Research shows that when the stock market increases, people invest more money, and when the market falls, they pull their money out. This is totally irrational behavior, but unfortunately, retail investors are influenced to buy stocks when they’re in the news, and this speculation often pushes the stock price higher. We saw this behavior when retail investors jumped on the Gamestop bandwagon earlier this year and drove the price through the roof, only to watch it soon tumble. It’s likely not too surprising that Investopedia reports that retail investors have underperformed the S&P 500 by 11% since mid-February this year. Jumping on stock trends can lead to costly mistakes because the price is often artificially inflated. This activity is like going to the store to buy a lawn mower at the most expensive price, only to return the mower when it goes on sale. Make it make sense.
Reacting to news
Economists want to believe we’re rational when it comes to our wallet, but that just isn’t the case. Humans are emotional creatures, and behavioral finance is the body of work which covers these concepts and how they apply to our daily lives. We’ve touched on this topic several times which you can read more about here, here and here.
When it comes to investing, often the best thing to do is nothing. Rather than set it & forget it, too many modern retail investors trade based on media and media personalities. Berkeley researchers found that as a group, seemingly novice investors trade “actively, speculatively, and to their detriment. This investor group makes systematic, not random, buying and selling decisions.” Yikes. Now take into account the context of this chart from the Investopedia article mentioned above:
Suffice to say, a lot of activity has been happening.

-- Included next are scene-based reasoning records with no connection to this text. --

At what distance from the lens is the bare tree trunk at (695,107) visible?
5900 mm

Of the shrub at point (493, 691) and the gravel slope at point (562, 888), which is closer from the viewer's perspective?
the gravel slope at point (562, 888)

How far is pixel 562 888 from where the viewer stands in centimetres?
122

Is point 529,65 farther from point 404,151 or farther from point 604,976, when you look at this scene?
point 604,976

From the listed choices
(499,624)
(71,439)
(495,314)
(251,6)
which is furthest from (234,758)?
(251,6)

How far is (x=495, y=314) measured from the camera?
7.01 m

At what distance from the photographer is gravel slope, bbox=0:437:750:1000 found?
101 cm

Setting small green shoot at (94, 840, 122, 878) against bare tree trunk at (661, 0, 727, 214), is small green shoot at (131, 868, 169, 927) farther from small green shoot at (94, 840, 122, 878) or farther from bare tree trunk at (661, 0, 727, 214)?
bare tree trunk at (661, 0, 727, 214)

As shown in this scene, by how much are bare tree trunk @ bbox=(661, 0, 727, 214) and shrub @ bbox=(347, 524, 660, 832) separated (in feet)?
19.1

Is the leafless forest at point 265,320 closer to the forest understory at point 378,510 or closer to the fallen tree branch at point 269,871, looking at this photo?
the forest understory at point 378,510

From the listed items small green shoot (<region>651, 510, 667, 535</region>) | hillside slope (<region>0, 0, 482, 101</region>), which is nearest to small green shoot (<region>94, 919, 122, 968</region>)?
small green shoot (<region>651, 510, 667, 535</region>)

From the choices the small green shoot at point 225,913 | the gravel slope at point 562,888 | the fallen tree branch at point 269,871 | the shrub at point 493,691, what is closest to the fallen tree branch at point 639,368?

Thinking they have a crystal ball
Overestimating our talents and abilities is very human. For example, 75% of Americans consider themselves to be financially savvy, yet 74% of 13-21 year olds weren’t taught about money. Overconfidence is an affliction that plagues all of us, not just investors. Well, sometimes especially investors! 😜 The Berkeley researchers mentioned above found that many investors “assume that the recent past is indicative of what is to come.” Looking at past data and information combined with self-assuredness makes many retail investors believe themselves capable of predicting future returns. Be careful, that lazy thinking could be a recipe for disaster!